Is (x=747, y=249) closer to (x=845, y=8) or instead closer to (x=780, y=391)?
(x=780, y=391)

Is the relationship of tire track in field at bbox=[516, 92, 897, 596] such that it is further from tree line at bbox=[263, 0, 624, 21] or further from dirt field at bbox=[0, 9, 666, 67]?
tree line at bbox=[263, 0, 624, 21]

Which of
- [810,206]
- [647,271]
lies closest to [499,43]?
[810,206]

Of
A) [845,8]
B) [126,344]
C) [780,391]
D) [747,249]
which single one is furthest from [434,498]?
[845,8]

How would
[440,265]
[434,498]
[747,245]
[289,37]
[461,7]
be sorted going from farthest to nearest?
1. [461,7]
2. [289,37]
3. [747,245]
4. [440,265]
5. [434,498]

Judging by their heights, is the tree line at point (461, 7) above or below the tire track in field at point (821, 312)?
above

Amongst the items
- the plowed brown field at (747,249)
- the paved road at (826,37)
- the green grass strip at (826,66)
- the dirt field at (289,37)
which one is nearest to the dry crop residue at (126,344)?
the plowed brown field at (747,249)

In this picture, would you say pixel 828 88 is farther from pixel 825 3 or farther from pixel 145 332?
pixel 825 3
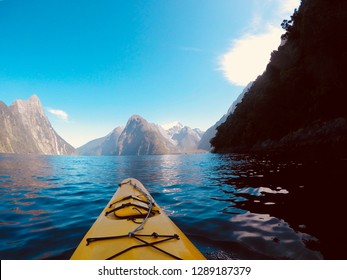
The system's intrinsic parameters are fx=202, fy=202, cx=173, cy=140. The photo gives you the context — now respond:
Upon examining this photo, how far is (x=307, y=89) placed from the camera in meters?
43.3

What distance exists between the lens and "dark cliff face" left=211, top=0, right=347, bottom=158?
32.5 meters

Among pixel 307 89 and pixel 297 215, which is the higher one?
pixel 307 89

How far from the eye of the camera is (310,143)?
3731 centimetres

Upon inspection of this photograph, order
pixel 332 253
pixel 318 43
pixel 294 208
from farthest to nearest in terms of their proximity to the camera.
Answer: pixel 318 43 < pixel 294 208 < pixel 332 253

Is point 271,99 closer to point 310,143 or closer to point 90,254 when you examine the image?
point 310,143

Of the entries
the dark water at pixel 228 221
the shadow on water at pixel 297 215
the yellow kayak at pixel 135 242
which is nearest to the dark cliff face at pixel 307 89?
the shadow on water at pixel 297 215

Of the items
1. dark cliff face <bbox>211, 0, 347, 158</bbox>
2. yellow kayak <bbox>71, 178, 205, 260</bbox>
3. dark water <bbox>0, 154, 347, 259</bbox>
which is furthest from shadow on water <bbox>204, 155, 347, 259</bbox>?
dark cliff face <bbox>211, 0, 347, 158</bbox>

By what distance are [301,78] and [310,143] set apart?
15.4 meters

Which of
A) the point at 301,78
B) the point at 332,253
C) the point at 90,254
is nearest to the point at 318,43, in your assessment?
the point at 301,78

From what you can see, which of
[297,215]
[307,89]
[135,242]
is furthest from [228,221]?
[307,89]

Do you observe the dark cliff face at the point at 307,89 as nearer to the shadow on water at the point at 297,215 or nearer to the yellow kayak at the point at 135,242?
the shadow on water at the point at 297,215

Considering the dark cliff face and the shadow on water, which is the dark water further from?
the dark cliff face

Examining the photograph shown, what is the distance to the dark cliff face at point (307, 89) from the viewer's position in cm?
3253

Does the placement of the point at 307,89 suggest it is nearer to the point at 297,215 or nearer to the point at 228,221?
the point at 297,215
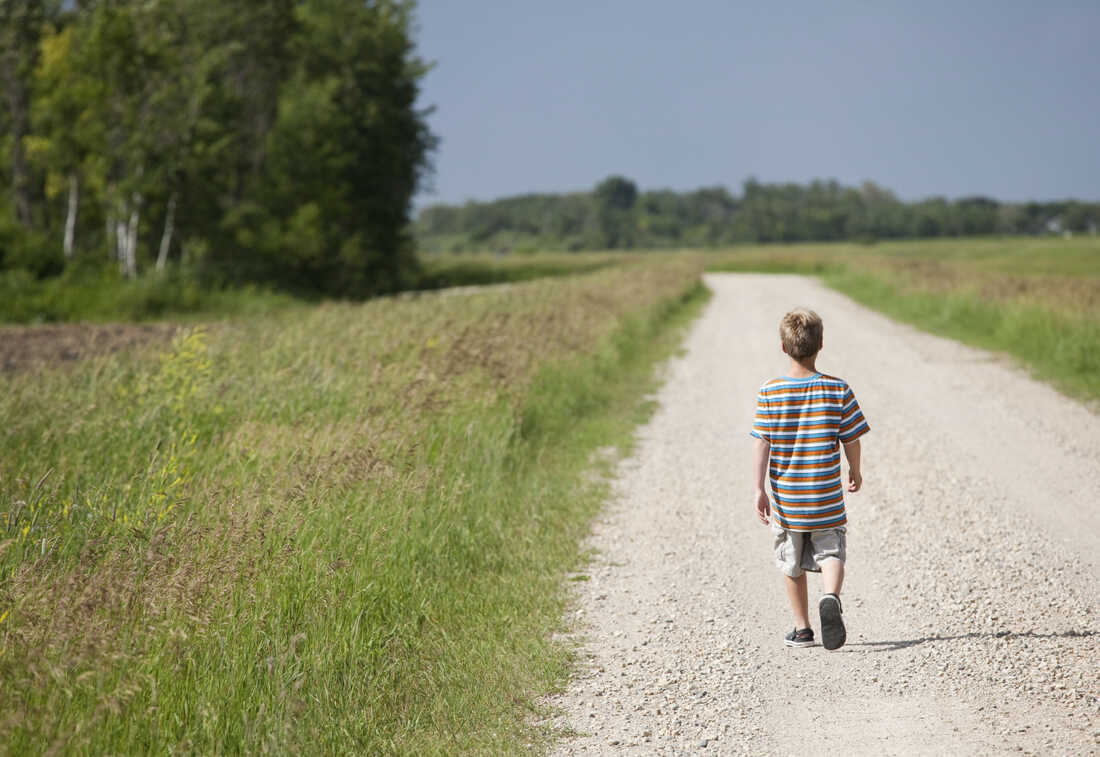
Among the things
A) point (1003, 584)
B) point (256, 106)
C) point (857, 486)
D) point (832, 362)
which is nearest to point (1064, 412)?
point (832, 362)

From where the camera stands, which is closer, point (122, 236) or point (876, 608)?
point (876, 608)

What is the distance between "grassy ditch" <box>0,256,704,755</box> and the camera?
341 centimetres

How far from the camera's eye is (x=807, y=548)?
4566 millimetres

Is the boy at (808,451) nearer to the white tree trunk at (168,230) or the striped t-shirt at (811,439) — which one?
the striped t-shirt at (811,439)

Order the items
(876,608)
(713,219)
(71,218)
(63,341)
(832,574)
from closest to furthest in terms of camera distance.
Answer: (832,574) → (876,608) → (63,341) → (71,218) → (713,219)

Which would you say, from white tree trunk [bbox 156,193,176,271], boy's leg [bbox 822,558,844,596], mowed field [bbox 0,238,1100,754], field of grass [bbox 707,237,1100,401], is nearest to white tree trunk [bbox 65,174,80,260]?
white tree trunk [bbox 156,193,176,271]

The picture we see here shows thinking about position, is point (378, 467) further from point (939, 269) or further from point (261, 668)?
point (939, 269)

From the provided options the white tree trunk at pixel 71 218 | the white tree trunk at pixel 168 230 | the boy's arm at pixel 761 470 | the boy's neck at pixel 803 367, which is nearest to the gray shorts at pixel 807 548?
the boy's arm at pixel 761 470

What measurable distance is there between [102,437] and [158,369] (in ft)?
8.93

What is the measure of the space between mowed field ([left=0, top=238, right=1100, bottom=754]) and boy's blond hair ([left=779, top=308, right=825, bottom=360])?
191cm

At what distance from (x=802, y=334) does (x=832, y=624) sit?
140 cm

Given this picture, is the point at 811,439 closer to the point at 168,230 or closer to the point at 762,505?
the point at 762,505

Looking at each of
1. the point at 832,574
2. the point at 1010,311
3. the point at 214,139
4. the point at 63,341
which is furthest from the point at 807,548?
the point at 214,139

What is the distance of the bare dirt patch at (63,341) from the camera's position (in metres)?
12.3
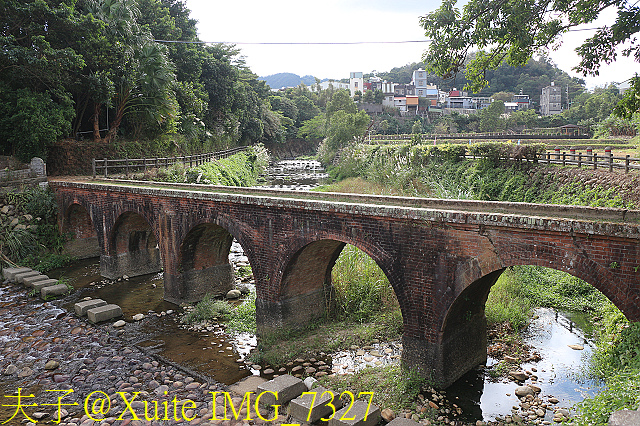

+-------+

> **EXERCISE PROMPT**
Pick out each line of the data above that contains the word "between", and copy those lines in the order they appear.

> **REPLY**
What distance exists between the lens and "dark cliff face" left=211, top=0, right=347, bottom=158?
What is the distance between "grassy ditch" <box>0,256,704,755</box> and the camera?
What measurable distance is there between [102,437] and [158,369] (in ft)?
What is the measure of the space between mowed field ([left=0, top=238, right=1100, bottom=754]) and boy's blond hair ([left=779, top=308, right=825, bottom=360])?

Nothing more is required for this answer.